To pursue the question of “recognition”. for a moment: I remember an older person in the congregation – since deceased -an older person who had been deeply committed to social justice telling me about a younger person (no longer in the congregation) who was also committed to social justice causes, but  who seemed to treat him as though he didn’t exist. He found this both perplexing and hurtful. Maybe it was unintentional on the part of the younger person but how often in our society do people feel invisible, of no account, in the eyes of others. Remember Ralph Ellison’s book about his experience as a black person? The title of the book was “Invisible Man.” A very important question. Have you ever  felt this way: that in some social gathering that you were in effect  invisible, that your words were simply not heard?  Hardly an affirmative experience.

How does forgiveness fit into this account of healing?
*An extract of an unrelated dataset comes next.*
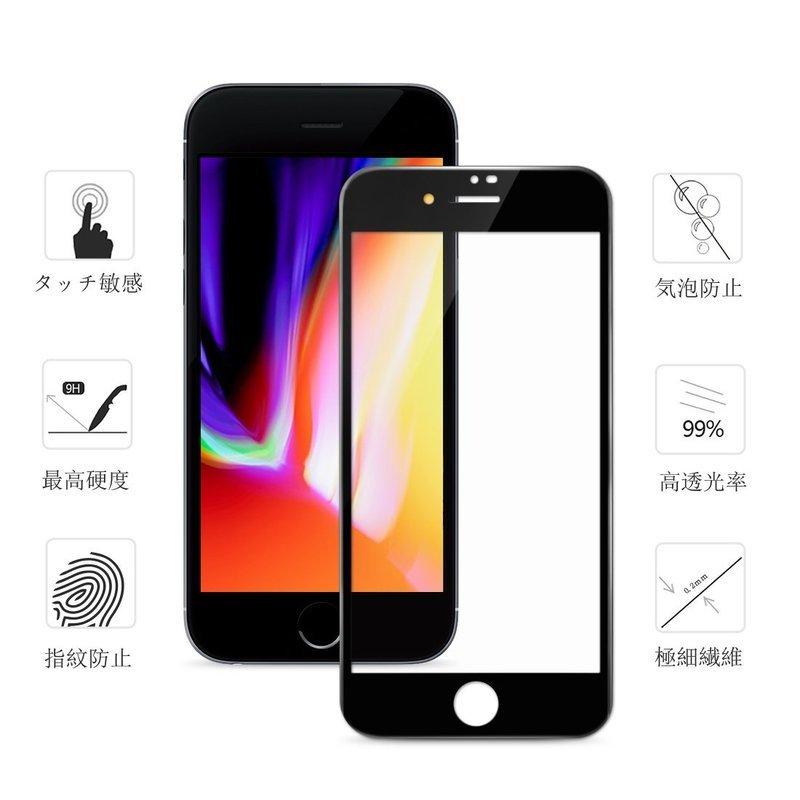 iPhone8/7 強化ガラスフィルム の2つ目の商品画像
Some who have studied world religions have said forgiveness is the distinctive feature of the Christian faith, the distinctive teaching of Christianity. It’s certainly prominent. Think pf the prayer Jesus taught us.  The words  of that prayer may slip off our tongues as a matter of habit but  in many circumstances, asking for and granting forgiveness is no small matter. What  if a person has inflicted a hurt  but won’t or doesn’t acknowledge it?. Or what if the “apology”seems empty to the  person or group that has been hurt? In the program I watched last night some of the indigenous spokespersons were totally unconvinced by the apologies offered. Forgiveness was not what they felt  – rather a sense that the people who ran the residential schools and abused the children to the point of burying them in unmarked graves, knew exactly what they were doing, and that, they felt, was unforgivable. I offer another case, the Holocaust? For many Jews, forgiveness is out of the question. Justice of some kind, perhaps, but not forgiveness. The question arises in many contexts – I’ve already mentioned the war in the Ukraine. But if reconciliation is not possible, are we not left with endless animosity, in some cases leading to violence and maybe ultimately to mutual destruction?

 The impulse for revenge is ever so strong  for us humans. Reading novels, watching the news on Television, don’t we, almost instinctively, identify with a person or a group seeking revenge when they have been wrongly treated? In contact sports, it’s seen as totally appropriate to retaliate when a teammate has been hit – the fans roar out their approval. Revenge successfully meted out. But on a larger human plane: revenge or forgiveness:  Which will make things right? Some time ago, during the civil war in Nicaragua, a very important prisoner was brought in to face the Minister of Public Security in the very early, good days of the Sandanista regime. The prisoner had previously beaten up the Minister he now faced. The Minister (whose name I can’t rcall at the moment) said, I take my revenge thus – placed a kiss upon the prisoner’s cheek and told him he was free to go. A very moving, powerful story.  

Forgiveness, healing, wholeness: these are closely intertwined. And the gift that makes all that possible is the heart of the gospel. It is empowering even in the darkest situation.